PROBLEM DESCRIPTION:
Below are the records. State how many of their lines contain "importScripts", with nothing else.

----- PROVIDED RECORDS

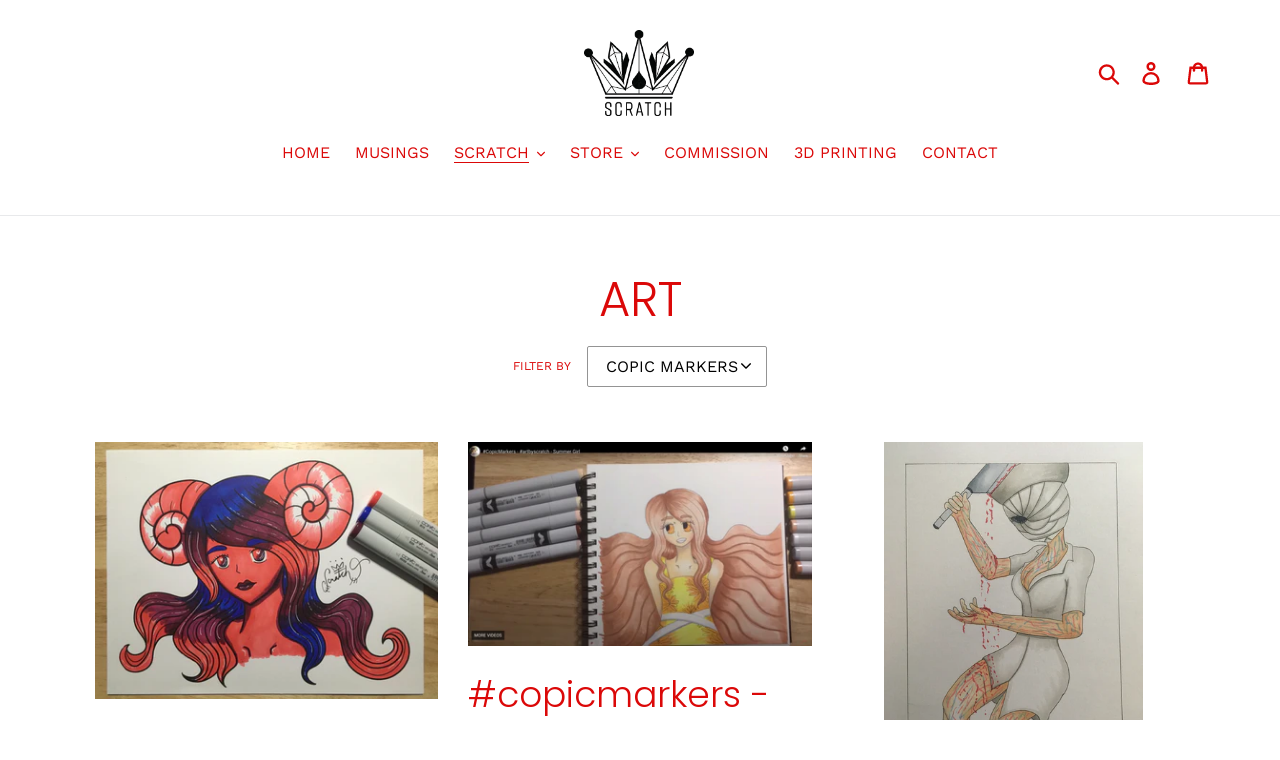

--- FILE ---
content_type: text/javascript; charset=utf-8
request_url: https://www.iamscratch.com/web-pixels@fcfee988w5aeb613cpc8e4bc33m6693e112/web-pixel-519503966@18031546ee651571ed29edbe71a3550b/sandbox/worker.modern.js
body_size: -547
content:
importScripts('https://www.iamscratch.com/cdn/wpm/sfcfee988w5aeb613cpc8e4bc33m6693e112m.js');
globalThis.shopify = self.webPixelsManager.createShopifyExtend('519503966', 'APP');
importScripts('/web-pixels/strict/app/web-pixel-519503966@18031546ee651571ed29edbe71a3550b.js');
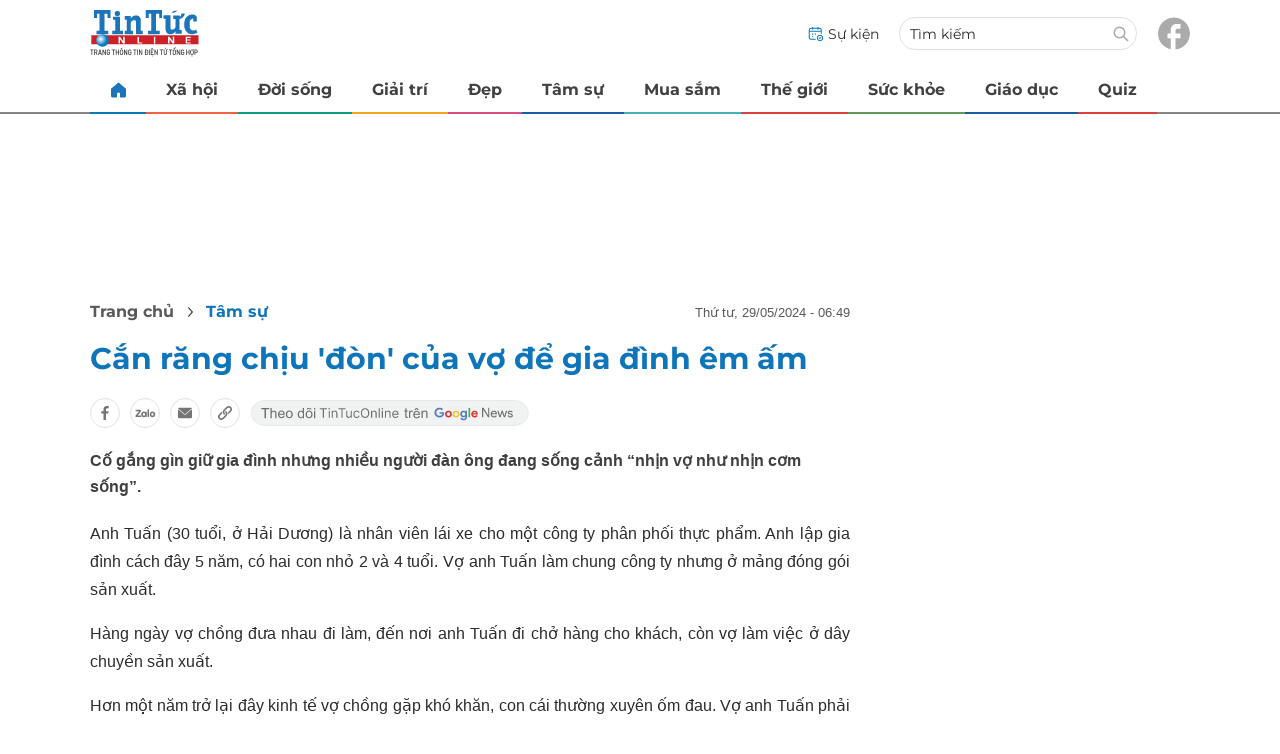

--- FILE ---
content_type: text/html; charset=UTF-8
request_url: https://auto-load-balancer.likr.tw/api/get_client_ip.php
body_size: -135
content:
"18.218.173.99"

----------

EXERCISE ANSWER:
2